Your objective - Lines from the line with "3) Each and" to the line with "5) Cleaning the lens surface" in the entries below, and only those, must be output exactly, with both ends included.

[Records contained in a dataset]
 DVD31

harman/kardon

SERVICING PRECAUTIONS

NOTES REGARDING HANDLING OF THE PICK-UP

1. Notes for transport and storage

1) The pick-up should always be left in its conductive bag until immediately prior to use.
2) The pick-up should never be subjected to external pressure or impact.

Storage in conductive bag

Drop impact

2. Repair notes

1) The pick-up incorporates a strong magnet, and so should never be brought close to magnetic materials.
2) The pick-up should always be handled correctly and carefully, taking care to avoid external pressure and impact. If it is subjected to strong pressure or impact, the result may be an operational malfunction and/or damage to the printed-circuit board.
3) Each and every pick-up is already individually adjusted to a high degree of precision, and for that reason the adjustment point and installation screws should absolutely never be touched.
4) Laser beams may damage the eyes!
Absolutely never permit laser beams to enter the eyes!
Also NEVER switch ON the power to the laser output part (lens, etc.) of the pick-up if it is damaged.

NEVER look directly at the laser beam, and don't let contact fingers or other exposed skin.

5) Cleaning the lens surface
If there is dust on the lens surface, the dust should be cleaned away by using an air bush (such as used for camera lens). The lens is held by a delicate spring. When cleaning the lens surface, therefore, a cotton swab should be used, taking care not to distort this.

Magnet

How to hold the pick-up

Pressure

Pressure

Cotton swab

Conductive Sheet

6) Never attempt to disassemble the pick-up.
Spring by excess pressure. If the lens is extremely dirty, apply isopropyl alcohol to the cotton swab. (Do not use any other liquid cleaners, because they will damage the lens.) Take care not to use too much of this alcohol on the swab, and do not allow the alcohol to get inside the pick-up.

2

Response to the exercise -
3) Each and every pick-up is already individually adjusted to a high degree of precision, and for that reason the adjustment point and installation screws should absolutely never be touched.
4) Laser beams may damage the eyes!
Absolutely never permit laser beams to enter the eyes!
Also NEVER switch ON the power to the laser output part (lens, etc.) of the pick-up if it is damaged.

NEVER look directly at the laser beam, and don't let contact fingers or other exposed skin.

5) Cleaning the lens surface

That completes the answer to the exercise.